Depuis lors, la liste retenue tend à s'étendre et la présente proposition de loi apporte une contribution spectaculaire à cette évolution. Il est peut-être souhaitable à la lumière des applications faites par le juge depuis 1994, de réexaminer l'ensemble du dispositif relatif à la responsabilité pénale des personnes morales, afin d'envisager, le cas échéant, sa généralisation, et, en tout état de cause, de veiller à sa cohérence.

Sous cette réserve, votre commission vous propose d'adopter les articles 2 bis à 2 duodecies sans modification .

Article 2 terdecies
(art. 131-39 du code pénal)
Peines encourues par les personnes morales

Dans sa rédaction actuelle, l'article 131-39 prévoit que la dissolution des personnes morales, lorsqu'elle est prévue par la loi, peut être prononcée si la personne morale a été créée pour commettre les faits incriminés. La dissolution est également possible si la personne morale a été détournée de son objet pour commettre les faits incriminés lorsqu'il s'agit d'un crime ou d'un délit puni en ce qui concerne les personnes physiques d'une peine d'emprisonnement supérieure à cinq ans.

Données stockées
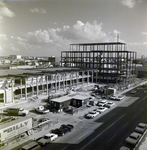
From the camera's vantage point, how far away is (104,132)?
77.3 ft

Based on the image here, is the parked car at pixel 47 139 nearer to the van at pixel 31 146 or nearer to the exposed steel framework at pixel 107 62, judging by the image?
the van at pixel 31 146

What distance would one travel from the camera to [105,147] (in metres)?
19.7

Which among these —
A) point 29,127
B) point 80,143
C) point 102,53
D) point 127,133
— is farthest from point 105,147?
point 102,53

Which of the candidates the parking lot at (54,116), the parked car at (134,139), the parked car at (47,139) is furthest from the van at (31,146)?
the parked car at (134,139)

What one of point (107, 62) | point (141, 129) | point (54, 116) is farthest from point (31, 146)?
point (107, 62)

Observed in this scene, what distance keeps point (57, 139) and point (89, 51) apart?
60.1 metres

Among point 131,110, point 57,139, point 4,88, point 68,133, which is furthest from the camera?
point 4,88

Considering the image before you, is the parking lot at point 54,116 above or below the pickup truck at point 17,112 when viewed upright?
below

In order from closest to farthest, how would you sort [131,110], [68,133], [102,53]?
1. [68,133]
2. [131,110]
3. [102,53]

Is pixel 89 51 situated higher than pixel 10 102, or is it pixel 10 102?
pixel 89 51

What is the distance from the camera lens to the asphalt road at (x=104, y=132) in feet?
65.4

> _Consigne_: Dans l'extrait sur la responsabilité pénale des personnes morales, quel article du code pénal l'article 2 terdecies concerne-t-il ? Ces données proviennent d'une autre source que le texte.

> _Réponse_: L'article 131-39 du code pénal.